» TEXTE EXTRAIT
● ● ● ● ●
Ah, j'allais oublier les paramètres individuels de réglage des écrans. Parce que si vous augmentez la luminosité à fond, vous verrez les couleurs plus lumineuses qu'elles ne le sont vraiment. À la sortie de l'impression, vous vous retrouverez donc avec des photos toutes sombres.
Je ne vous parle pas de tout le reste de la chaîne de production ou des couleurs sont impliquées : appareils photos, caméras, scanners, rétroprojecteurs, etc.
Dans ces conditions absolument pas idéales, pas étonnant que votre rose soit rose vif chez vous, magenta chez votre voisin et parme un peu pâlichon chez votre tonton René.
La gestion des couleurs
Pour pouvoir travailler sereinement et être à peu près certain d'avoir des couleurs cohérentes d'un bout à l'autre de la chaîne graphique (capture de l'image, traitement, affichage, impression), il existe un processus qu'on appelle la gestion des couleurs.
D'une manière ultra-simplifiée, la gestion des couleurs consiste en trois opérations :
D'abord, on va utiliser une norme qui précise à quelle couleur « réelle » correspond un codage donné, pour supprimer les ambigüités.
● ● ● ● ●
» EXERCICES À RÉSOUDRE
1. Résumez en deux phrases le texte sur la gestion des couleurs.
2. Recopiez le passage du texte sur la gestion des couleurs qui va de « Je ne vous parle » jusqu'à « votre tonton René. » inclus.

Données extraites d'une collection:
● ● ● ● ●
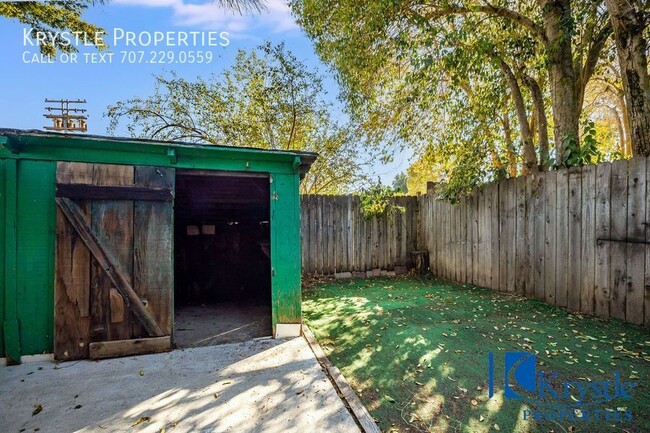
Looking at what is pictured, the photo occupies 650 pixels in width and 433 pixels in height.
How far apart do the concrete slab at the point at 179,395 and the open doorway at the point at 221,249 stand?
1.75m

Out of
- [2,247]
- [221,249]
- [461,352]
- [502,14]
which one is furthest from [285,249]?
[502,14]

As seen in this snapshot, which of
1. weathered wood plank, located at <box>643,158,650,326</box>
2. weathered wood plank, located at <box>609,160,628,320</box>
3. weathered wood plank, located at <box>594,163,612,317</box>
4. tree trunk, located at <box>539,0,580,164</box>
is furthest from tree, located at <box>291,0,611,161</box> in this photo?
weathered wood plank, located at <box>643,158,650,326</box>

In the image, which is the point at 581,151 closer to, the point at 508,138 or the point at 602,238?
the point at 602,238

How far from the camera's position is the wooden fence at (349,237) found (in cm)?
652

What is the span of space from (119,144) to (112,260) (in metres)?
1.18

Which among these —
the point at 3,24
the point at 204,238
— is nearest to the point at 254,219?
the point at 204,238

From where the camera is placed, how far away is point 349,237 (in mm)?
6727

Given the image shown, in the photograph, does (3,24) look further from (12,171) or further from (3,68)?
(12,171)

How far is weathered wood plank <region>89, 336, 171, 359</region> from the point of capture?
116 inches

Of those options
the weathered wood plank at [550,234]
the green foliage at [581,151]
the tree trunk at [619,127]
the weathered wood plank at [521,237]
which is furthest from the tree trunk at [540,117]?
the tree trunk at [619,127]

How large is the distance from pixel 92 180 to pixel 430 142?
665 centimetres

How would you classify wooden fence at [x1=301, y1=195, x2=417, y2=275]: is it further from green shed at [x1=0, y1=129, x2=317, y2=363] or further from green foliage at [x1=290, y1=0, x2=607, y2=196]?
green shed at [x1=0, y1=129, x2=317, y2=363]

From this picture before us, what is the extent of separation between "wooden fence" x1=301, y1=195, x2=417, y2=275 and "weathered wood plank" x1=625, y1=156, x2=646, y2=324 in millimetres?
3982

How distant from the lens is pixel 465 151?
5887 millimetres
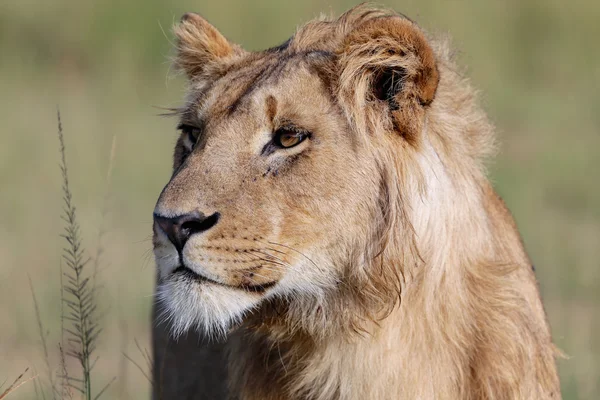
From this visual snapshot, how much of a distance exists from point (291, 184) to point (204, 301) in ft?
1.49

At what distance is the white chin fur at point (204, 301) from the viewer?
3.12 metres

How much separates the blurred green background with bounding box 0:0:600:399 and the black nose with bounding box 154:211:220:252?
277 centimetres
● ● ● ● ●
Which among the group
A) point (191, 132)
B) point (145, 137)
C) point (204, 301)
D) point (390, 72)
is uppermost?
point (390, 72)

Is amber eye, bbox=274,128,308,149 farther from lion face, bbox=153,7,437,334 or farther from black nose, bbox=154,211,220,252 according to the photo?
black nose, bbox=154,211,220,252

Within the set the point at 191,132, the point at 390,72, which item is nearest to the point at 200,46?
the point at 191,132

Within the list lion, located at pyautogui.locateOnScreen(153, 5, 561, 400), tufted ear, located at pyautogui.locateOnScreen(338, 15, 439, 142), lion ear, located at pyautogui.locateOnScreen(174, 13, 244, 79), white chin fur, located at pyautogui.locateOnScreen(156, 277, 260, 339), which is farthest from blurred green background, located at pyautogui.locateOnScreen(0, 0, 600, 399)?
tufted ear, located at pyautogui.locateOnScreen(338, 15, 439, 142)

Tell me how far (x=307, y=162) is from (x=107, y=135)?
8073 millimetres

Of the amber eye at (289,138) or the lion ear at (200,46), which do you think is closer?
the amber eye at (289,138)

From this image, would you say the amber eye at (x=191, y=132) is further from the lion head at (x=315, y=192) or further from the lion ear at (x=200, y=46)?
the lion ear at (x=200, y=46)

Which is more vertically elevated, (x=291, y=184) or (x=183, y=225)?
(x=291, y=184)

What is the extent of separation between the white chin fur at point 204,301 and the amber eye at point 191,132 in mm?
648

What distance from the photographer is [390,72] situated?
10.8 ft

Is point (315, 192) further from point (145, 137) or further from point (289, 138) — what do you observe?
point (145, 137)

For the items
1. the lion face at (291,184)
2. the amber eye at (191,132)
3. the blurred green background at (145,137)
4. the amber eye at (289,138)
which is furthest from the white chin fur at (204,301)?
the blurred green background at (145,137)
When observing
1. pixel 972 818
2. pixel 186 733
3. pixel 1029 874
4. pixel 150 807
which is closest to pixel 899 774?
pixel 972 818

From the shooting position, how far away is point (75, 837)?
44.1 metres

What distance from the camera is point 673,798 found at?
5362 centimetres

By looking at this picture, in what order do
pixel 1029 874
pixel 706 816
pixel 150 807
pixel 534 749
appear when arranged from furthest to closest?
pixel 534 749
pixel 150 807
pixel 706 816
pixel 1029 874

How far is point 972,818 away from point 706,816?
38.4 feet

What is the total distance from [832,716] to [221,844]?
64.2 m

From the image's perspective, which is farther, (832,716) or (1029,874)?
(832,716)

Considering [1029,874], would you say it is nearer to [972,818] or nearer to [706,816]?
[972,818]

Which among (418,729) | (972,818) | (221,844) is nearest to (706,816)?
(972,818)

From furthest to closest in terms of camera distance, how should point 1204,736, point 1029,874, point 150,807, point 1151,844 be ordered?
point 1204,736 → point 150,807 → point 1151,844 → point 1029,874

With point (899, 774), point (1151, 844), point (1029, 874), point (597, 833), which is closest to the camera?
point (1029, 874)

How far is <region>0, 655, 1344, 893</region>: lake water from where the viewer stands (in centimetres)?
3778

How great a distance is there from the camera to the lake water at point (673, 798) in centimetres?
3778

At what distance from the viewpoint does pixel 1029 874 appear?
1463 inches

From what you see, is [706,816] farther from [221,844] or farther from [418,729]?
● ● ● ● ●
» SOLUTIONS DÉTAILLÉES
1. Les réglages propres à chaque écran, comme une luminosité poussée à fond, font paraître les couleurs plus lumineuses qu'elles ne le sont, si bien qu'une même couleur varie d'un écran à l'autre et que les photos imprimées sortent sombres. Pour obtenir des couleurs cohérentes tout au long de la chaîne graphique, on recourt à la gestion des couleurs, qui commence par l'emploi d'une norme précisant à quelle couleur « réelle » correspond un codage donné.

2.
Je ne vous parle pas de tout le reste de la chaîne de production ou des couleurs sont impliquées : appareils photos, caméras, scanners, rétroprojecteurs, etc.
Dans ces conditions absolument pas idéales, pas étonnant que votre rose soit rose vif chez vous, magenta chez votre voisin et parme un peu pâlichon chez votre tonton René.